*DOCUMENT EXCERPT*

»»

Solved: Behavior of streaming (nontemporal) reads and writes in NUMA systems

Byington__Benjamin · ‎09-20-2019

The short version:

At least under some circumstances I'm seeing the _mm512_stream_load_si512 and _mm512_stream_si512 intrinsics have significantly faster throughput when dealing with memory addresses on a *different* NUMA node compared to when dealing with memory address on the *same* NUMA node.

I would like to understand:

Why that would be (if anything I'd have expected the opposite)
If there is anything I can do to achieve the same throughput on intra-node traffic as I achieve for inter-node traffic.

More Detailed Context:

I'm working on high throughput and high multiplex signals analysis software. To facilitate development/test/etc we have an execution mode that takes a few unique input signals, and replicates them out in order to produce the millions of signals the system is designed to analyze in realtime. Unfortunately, using a straightforward mempcy for the data copy/replication proved to be a bottleneck in and of itself, though I don't entirely understand why. I'm only observing a throughput of ~5.8GB/s, where something like the STREAM benchmark indicates I should have a single-threaded throughput of nearly 12GB/s.

««

*SET EXERCISE*
In the forum post on streaming reads and writes in NUMA systems, what throughput does the author observe when using a straightforward memcpy for the data copy?

*PROVIDED MATERIAL*

»»

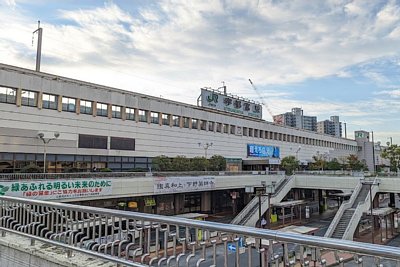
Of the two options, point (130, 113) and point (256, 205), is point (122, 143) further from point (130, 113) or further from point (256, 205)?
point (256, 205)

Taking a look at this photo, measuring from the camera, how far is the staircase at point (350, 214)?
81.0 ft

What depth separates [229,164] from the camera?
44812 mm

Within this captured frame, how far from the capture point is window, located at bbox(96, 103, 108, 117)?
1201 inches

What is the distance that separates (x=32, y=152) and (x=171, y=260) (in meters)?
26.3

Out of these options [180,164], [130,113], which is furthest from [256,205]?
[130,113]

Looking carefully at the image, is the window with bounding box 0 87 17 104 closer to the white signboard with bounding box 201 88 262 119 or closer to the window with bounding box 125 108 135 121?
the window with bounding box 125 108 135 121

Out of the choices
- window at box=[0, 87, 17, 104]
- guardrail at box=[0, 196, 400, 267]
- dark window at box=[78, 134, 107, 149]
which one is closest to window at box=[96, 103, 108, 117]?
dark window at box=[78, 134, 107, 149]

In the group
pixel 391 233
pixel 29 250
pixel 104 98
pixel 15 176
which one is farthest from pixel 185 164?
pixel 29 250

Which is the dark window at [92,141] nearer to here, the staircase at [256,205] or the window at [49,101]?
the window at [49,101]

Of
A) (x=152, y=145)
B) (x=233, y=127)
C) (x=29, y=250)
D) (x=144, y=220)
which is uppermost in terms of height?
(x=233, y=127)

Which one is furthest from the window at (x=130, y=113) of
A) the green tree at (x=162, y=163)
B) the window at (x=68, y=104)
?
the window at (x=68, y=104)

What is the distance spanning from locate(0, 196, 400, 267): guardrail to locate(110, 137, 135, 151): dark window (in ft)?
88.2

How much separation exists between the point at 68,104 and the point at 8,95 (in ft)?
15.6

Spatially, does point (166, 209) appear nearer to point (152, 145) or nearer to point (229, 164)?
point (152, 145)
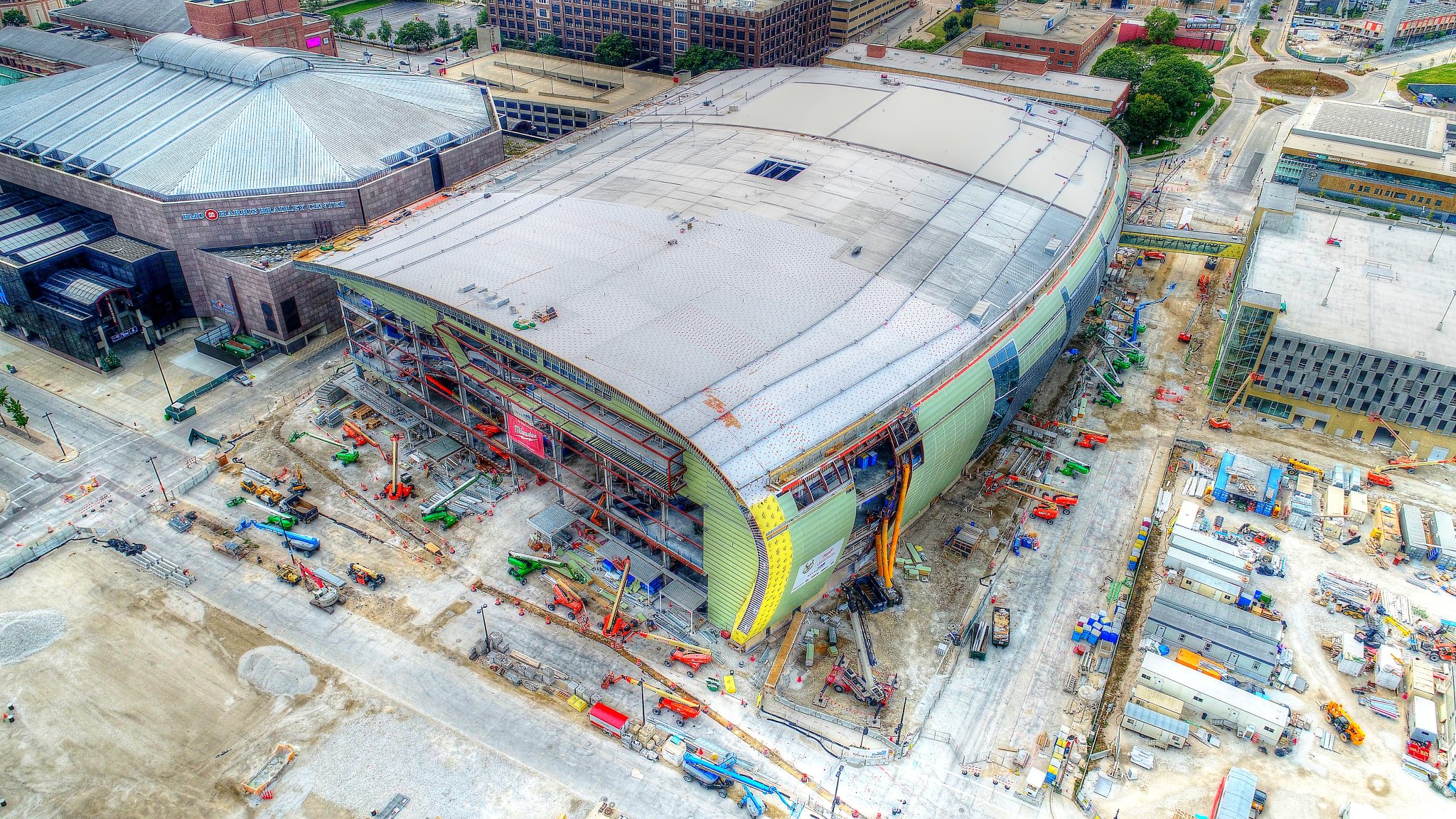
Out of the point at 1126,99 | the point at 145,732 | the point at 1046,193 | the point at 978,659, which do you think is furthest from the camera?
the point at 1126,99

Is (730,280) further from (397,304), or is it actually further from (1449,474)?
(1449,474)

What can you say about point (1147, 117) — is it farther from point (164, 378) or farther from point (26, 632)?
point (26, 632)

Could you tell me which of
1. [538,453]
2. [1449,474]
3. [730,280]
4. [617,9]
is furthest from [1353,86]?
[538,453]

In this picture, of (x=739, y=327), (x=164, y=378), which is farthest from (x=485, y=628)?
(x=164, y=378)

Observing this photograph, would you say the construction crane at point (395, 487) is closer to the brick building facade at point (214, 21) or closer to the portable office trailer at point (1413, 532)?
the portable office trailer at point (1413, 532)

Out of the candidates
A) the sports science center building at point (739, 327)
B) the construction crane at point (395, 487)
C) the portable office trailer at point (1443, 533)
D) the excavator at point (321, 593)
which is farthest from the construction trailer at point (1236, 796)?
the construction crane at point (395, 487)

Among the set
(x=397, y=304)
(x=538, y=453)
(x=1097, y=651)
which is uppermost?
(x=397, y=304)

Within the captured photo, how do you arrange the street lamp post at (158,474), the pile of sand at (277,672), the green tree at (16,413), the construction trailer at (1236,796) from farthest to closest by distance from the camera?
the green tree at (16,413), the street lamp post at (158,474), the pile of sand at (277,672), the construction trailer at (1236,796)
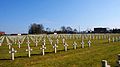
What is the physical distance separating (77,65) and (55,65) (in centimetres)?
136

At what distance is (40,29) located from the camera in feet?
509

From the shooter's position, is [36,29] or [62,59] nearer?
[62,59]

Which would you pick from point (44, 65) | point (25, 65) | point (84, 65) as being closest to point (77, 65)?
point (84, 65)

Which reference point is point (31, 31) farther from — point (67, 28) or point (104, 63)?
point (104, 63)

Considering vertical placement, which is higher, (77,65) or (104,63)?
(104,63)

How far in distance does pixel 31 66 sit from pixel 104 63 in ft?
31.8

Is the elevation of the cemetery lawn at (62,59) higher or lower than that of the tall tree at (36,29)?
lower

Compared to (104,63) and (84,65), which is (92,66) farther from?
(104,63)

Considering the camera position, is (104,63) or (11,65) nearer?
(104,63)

««
»»

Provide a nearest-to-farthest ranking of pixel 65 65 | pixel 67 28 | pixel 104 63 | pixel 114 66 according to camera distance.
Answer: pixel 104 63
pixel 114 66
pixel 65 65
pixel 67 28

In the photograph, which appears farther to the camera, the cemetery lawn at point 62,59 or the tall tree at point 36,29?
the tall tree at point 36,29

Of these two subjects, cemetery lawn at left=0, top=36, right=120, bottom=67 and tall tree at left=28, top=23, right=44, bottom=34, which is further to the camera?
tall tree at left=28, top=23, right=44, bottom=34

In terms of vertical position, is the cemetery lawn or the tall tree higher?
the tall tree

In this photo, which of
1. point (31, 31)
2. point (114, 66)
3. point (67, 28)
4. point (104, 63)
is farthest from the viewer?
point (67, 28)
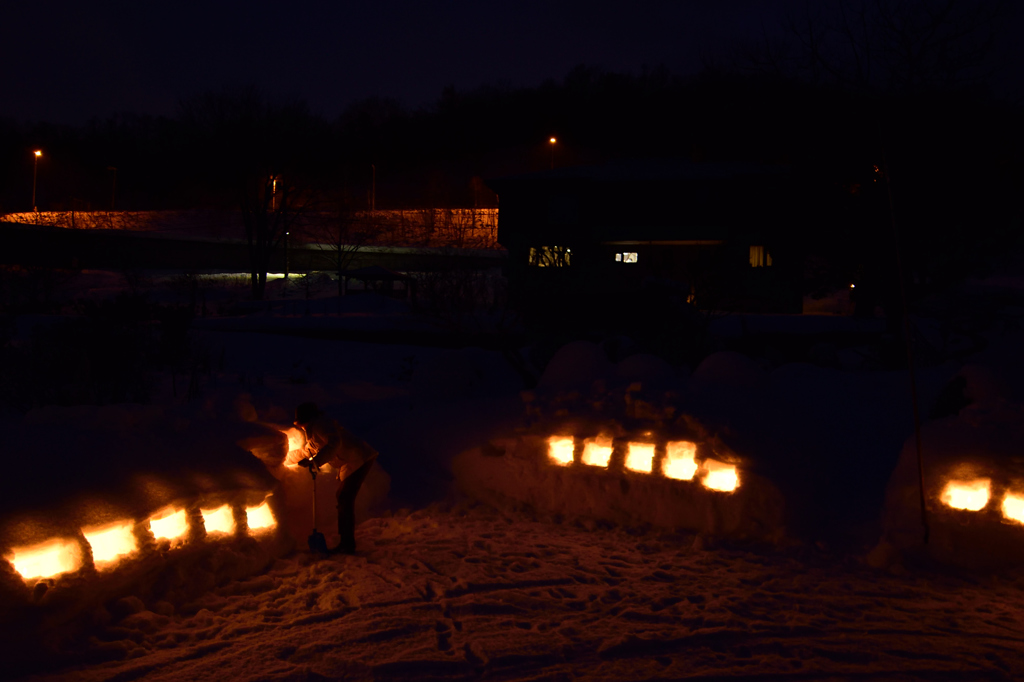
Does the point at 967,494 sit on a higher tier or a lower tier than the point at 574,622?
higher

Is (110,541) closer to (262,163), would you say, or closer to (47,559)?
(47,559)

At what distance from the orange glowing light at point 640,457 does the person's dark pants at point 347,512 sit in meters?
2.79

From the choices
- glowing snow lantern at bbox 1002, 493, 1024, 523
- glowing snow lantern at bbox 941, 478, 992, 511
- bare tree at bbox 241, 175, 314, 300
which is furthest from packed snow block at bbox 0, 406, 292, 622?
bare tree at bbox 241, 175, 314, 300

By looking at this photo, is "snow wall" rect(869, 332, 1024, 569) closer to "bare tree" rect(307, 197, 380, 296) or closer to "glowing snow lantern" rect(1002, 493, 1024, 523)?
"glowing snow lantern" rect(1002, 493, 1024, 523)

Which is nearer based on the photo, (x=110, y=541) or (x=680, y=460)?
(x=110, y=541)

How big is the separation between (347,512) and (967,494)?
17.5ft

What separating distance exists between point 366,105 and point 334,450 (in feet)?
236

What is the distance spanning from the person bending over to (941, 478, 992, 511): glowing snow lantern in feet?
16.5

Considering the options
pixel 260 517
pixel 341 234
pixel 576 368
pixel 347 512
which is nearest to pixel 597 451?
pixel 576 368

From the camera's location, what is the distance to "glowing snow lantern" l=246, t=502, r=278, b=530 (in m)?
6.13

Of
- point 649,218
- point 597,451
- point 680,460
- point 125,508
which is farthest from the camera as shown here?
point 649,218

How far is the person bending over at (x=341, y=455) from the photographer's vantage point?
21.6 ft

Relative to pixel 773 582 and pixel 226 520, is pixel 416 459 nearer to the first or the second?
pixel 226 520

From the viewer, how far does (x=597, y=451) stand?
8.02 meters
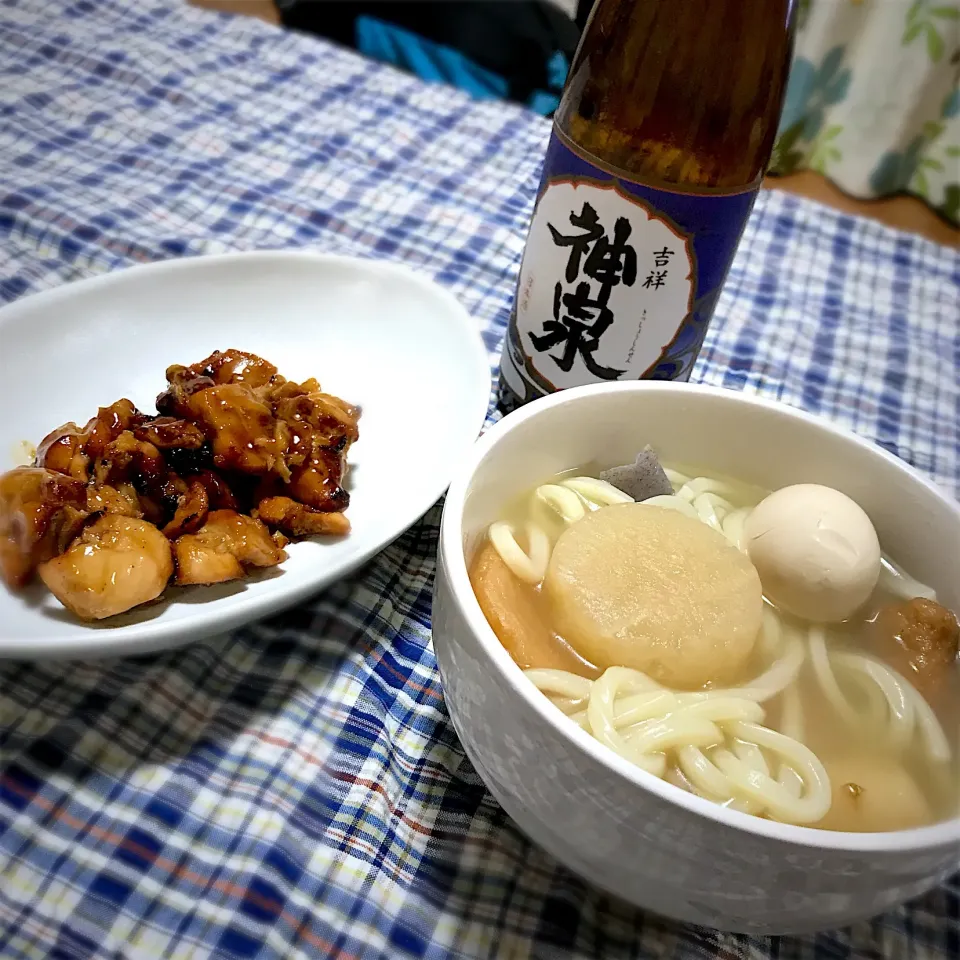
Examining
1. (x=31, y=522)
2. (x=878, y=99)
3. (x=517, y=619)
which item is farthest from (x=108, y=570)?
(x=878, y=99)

««
»»

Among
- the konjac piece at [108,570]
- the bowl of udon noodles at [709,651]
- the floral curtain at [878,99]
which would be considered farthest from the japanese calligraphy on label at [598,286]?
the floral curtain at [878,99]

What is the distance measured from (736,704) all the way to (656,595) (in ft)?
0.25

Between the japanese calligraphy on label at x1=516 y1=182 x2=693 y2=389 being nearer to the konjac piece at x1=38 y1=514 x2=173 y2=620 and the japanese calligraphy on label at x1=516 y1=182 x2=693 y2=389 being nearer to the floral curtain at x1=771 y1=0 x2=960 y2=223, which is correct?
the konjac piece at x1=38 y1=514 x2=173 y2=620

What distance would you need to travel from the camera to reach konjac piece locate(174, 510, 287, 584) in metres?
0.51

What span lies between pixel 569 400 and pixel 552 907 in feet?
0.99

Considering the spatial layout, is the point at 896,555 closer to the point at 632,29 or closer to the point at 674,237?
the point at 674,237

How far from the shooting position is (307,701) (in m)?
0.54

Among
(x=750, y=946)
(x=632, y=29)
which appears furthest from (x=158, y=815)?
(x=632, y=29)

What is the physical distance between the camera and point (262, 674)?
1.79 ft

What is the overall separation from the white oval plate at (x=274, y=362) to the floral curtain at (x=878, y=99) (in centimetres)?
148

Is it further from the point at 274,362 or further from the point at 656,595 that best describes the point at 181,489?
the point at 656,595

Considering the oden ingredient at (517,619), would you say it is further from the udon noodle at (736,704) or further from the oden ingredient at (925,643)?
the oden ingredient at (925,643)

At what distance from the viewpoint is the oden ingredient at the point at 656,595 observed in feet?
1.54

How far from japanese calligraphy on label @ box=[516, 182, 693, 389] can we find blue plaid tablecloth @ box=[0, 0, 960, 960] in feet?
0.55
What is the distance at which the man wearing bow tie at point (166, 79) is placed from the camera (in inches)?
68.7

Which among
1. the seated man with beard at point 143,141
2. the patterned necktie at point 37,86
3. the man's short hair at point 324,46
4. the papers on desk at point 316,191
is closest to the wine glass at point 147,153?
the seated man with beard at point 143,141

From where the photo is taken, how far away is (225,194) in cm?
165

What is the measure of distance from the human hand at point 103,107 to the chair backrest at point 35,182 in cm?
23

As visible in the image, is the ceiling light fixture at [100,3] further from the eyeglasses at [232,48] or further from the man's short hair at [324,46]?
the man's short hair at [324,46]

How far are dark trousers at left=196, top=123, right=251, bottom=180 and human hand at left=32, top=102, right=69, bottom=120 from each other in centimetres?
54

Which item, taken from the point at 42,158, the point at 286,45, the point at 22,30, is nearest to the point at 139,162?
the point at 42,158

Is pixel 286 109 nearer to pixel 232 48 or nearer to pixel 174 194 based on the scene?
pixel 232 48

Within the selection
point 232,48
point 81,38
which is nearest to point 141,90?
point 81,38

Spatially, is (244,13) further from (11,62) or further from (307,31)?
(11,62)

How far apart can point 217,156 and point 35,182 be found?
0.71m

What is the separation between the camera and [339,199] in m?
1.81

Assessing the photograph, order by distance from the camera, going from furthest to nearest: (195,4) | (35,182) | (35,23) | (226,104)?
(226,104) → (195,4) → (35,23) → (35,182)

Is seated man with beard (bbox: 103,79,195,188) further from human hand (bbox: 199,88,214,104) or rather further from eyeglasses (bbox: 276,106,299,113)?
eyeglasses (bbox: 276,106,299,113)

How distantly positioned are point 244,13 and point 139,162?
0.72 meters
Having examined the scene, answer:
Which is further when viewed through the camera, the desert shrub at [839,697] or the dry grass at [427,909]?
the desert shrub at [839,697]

««

*THE RESPONSE*
About 5.8 GB/s.